Bilal: A New Breed of Hero              review by Bobby Blakey

There are so many animated features these days it is getting harder and harder to determine which are worth the time of checking out. Most of the time they are silly kid films, but every so often one comes along meant for the older crowd. The latest hitting the PG-13 market is Bilal: A New Breed of Hero featuring the voice talents of Adewale Akinnuoye-Agbaje, Jacob Latimore, China Anne McClain,  Cynthia Kaye McWilliams,  Michael Gross, and Ian McShane, but does it offer up anything worth fighting for or is it not worth rising up to witness?

Bilal: A New Breed of Hero follows Bilal, a seven-year-old boy, with a dream of becoming a great warrior, is abducted into slavery with his sister and taken to a land far away from his home and thrown into a world where corruption and injustice rule all. Throughout his life he undergoes many hardships, through which he discovers an inner strength he did not realize he possessed. Through these experiences, Bilal comes to realize that if he is brave enough to raise his voice and choose his own path - everything becomes possible through his faith and courage grow into a man who will inspire the world. I have to admit the trailer for this film did little for me and I kind of assumed it would be one that would just kind get lost on the straight to rental market, but as of late they have been really pushing it and with good reason.

To my surprise this is a really good movie that while animated plays up like a bigger epic that would have normally been something live action. There is nothing here that required it to be animated other than the choice to do so which made it a breath of fresh air. There is a deep story here that focuses on faith and equality taken from a real life historical figure. It admits at the beginning of the film that it has taken some liberties with the story, but nothing that makes it overly out there. There are some great uses of the faith aspect including a sequence during a vision and on the battlefield that was really cool.

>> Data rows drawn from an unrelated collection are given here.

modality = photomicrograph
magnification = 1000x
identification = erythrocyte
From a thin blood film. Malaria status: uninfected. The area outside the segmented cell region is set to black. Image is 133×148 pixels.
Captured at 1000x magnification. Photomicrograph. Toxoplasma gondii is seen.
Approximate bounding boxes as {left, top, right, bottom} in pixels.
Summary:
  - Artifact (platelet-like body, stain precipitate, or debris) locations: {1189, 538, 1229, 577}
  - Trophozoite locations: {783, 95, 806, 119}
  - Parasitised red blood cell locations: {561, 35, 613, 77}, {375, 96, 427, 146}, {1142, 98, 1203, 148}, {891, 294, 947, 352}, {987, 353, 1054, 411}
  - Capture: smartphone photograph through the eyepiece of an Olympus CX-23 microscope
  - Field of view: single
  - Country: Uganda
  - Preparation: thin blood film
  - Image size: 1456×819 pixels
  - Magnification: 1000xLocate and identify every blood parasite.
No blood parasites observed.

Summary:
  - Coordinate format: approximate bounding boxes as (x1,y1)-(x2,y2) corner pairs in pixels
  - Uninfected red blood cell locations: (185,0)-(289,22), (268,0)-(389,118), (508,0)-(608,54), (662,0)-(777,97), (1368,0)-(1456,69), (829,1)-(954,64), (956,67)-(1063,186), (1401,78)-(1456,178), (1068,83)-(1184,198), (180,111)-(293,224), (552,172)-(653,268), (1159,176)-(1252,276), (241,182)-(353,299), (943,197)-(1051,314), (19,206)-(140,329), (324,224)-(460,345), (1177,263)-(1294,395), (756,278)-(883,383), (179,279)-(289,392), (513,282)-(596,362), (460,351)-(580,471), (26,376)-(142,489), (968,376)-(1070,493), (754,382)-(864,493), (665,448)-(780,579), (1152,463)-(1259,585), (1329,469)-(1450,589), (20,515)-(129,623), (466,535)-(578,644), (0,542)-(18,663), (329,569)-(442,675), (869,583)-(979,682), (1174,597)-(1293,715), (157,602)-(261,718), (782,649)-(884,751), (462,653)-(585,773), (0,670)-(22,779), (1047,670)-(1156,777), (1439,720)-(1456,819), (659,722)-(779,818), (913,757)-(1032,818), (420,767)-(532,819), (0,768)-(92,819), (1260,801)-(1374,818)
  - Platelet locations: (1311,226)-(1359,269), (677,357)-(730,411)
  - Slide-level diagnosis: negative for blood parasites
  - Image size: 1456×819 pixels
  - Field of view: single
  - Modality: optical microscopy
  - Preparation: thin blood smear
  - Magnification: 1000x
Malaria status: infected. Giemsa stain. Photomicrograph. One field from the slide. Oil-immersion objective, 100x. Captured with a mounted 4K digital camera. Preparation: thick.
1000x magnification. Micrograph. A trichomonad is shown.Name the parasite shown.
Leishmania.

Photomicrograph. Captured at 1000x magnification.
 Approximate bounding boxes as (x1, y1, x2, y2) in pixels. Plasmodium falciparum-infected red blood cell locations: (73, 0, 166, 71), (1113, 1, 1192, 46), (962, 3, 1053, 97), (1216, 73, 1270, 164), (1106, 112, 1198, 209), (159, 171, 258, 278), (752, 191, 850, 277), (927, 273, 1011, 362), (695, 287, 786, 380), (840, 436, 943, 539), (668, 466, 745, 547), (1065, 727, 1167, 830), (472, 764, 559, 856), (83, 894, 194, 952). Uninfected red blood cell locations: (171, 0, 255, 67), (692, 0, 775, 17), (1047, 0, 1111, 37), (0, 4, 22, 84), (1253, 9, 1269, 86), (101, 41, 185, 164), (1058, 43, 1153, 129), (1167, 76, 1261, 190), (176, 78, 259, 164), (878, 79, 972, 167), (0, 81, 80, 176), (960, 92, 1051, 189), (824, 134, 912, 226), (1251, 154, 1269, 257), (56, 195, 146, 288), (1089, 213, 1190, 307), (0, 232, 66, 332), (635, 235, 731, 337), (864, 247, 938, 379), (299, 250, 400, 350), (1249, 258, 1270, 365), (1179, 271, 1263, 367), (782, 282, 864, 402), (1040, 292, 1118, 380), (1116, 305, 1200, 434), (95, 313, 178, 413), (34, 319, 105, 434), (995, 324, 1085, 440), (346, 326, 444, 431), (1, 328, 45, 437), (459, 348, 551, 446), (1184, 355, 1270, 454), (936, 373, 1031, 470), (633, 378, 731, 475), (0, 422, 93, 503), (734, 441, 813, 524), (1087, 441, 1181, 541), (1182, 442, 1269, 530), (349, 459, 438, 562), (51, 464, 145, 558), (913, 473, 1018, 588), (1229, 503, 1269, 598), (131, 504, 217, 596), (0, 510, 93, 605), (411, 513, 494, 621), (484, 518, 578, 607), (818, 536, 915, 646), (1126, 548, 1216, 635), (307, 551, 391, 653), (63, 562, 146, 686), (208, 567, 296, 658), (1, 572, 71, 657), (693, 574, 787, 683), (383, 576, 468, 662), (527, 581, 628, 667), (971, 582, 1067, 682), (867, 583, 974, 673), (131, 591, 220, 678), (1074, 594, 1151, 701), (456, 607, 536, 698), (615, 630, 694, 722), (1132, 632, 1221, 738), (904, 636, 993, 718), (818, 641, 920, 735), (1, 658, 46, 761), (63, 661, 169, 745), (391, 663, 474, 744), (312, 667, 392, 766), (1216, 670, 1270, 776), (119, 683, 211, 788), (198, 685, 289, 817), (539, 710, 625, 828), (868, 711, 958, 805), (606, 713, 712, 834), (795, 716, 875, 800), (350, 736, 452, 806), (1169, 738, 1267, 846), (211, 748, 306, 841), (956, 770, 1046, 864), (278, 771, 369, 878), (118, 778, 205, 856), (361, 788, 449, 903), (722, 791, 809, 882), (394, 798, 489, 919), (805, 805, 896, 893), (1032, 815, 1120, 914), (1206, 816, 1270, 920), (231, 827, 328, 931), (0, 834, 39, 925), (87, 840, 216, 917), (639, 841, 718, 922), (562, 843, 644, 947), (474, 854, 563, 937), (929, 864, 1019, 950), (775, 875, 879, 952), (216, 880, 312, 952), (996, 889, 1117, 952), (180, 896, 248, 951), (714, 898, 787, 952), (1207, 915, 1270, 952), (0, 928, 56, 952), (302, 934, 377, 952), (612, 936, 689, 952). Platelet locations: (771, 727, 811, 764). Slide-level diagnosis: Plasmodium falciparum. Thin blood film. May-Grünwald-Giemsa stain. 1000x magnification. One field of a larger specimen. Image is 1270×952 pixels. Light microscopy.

Visually the animation is reminiscent of the Star Wars: Clone Wars style so takes a bit to get used too, but blends pretty quickly and works. There are some epic battles here including a massive one at the end of the movie that looks great and is overall awesome to watch. There was plenty of care taken to try and make the fighting look as real as possible and it shows. The PG-13 rating allows it to be more violent without being graphic to tell this story which is often times necessary. Had they watered it down there would have been less of an impact overall. This film may not work for everyone and there are some aspects that are a bit generic, but I enjoyed it way more than I thought I would.